When given a reducer, transform will compute the result and then broadcast it to each group. E.g.
df = pd.DataFrame({"a": [1, 1, 2, 2, 2], "b": range(5)})
result = df.groupby("a", as_index=True).transform("max")
print(result)
# b
# 0 1
# 1 1
# 2 4
# 3 4
# 4 4
Comment From: rhshadrach
@Verena1695
2. I would expect that when using as_index=True the "key" column appears as an index.
as_index
only has an effect (or at least, should :laughing:) when doing an aggregation, not a transform; see the documentation here: https://pandas.pydata.org/docs/reference/api/pandas.DataFrame.groupby.html
The result you want can be achieved by
df = pd.DataFrame({"key": ["a", "b", "c", "b", "a"], "value": [False, False, True, False, True]}, index=[7, 2, 5, 3, 9])
transformed = df.groupby("key").transform("max")

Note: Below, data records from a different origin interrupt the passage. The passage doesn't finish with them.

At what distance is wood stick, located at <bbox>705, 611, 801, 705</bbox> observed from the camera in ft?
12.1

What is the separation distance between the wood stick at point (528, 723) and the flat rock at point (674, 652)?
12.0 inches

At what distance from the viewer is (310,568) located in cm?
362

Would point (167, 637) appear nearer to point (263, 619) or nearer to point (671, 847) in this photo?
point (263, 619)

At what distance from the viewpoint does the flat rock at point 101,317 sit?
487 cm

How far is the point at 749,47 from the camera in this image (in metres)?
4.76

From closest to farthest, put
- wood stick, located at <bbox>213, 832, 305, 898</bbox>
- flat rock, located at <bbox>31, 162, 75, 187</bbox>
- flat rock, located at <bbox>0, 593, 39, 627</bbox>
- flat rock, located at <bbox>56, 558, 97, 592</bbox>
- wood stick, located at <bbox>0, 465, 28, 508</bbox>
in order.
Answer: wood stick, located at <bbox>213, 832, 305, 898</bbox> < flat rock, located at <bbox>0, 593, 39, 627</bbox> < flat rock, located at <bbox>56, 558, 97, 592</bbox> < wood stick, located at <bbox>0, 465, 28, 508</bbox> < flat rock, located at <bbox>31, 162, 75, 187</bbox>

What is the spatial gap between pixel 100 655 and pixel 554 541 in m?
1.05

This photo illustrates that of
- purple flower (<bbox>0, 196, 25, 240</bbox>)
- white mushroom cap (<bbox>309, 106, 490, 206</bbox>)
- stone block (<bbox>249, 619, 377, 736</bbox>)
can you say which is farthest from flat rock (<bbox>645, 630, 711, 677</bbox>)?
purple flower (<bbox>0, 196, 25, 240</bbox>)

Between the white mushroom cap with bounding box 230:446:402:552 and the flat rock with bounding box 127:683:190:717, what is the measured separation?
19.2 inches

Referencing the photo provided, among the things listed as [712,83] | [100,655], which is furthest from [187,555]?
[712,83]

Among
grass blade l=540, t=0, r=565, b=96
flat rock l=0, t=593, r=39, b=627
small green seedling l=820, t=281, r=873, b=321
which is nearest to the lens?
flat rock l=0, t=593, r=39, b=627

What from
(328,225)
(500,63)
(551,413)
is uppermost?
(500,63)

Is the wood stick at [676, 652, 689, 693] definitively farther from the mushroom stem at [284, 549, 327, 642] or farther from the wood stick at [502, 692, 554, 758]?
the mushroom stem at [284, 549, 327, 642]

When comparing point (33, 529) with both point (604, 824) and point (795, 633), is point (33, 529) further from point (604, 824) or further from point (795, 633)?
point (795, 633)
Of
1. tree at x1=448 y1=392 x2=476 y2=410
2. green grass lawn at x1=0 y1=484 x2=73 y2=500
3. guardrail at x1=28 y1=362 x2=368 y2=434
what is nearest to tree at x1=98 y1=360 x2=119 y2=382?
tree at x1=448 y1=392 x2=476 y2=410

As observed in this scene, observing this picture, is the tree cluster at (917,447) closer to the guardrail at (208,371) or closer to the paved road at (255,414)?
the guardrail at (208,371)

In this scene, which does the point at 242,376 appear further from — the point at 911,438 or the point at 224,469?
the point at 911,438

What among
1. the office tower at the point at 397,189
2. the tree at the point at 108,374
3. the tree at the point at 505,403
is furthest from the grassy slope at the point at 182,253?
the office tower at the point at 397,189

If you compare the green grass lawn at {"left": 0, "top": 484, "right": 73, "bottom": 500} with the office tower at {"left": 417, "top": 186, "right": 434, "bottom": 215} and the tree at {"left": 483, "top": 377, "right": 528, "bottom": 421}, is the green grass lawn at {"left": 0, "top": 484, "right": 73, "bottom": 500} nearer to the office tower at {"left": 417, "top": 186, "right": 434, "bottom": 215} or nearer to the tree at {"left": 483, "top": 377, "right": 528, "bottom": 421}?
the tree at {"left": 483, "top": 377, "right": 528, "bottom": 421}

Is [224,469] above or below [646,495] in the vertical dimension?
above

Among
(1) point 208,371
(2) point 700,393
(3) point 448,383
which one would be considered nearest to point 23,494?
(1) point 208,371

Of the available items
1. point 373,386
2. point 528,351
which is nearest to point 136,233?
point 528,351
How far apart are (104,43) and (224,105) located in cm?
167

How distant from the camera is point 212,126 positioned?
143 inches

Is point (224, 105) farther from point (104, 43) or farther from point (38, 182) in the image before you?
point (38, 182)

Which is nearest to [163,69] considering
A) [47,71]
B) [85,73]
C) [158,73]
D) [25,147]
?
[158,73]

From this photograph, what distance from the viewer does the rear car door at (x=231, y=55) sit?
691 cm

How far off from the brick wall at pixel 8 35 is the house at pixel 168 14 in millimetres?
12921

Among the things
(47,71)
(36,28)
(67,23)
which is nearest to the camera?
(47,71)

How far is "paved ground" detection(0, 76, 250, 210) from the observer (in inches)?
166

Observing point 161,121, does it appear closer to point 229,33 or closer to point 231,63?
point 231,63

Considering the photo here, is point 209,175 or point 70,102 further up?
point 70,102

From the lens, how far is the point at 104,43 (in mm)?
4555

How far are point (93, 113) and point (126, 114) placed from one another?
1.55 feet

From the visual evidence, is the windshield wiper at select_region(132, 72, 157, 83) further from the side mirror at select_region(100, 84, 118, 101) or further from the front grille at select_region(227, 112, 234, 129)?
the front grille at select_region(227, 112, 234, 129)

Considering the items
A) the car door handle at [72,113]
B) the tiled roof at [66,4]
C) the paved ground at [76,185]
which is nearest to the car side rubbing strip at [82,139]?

result = pd.concat([df["key"], transformed], axis=1)
Comment From: rhshadrach
I would expect that when using as_index=True the "key" column appears as an index.
@Verena1695 - we've been discussing if there should be an option in groupby for users to get the groups for a transform in the index (or columns) of the result. The question we have is if there are use cases for this - I've never had one in my experience. Do you have a use case where you want the keys in the result? If so, could you share any details on your use?
Comment From: Verena1695
Thanks for your comments. I discussed with the team and we came to the conclusion that we don't have a use case for having the groups in the index/columns of the result.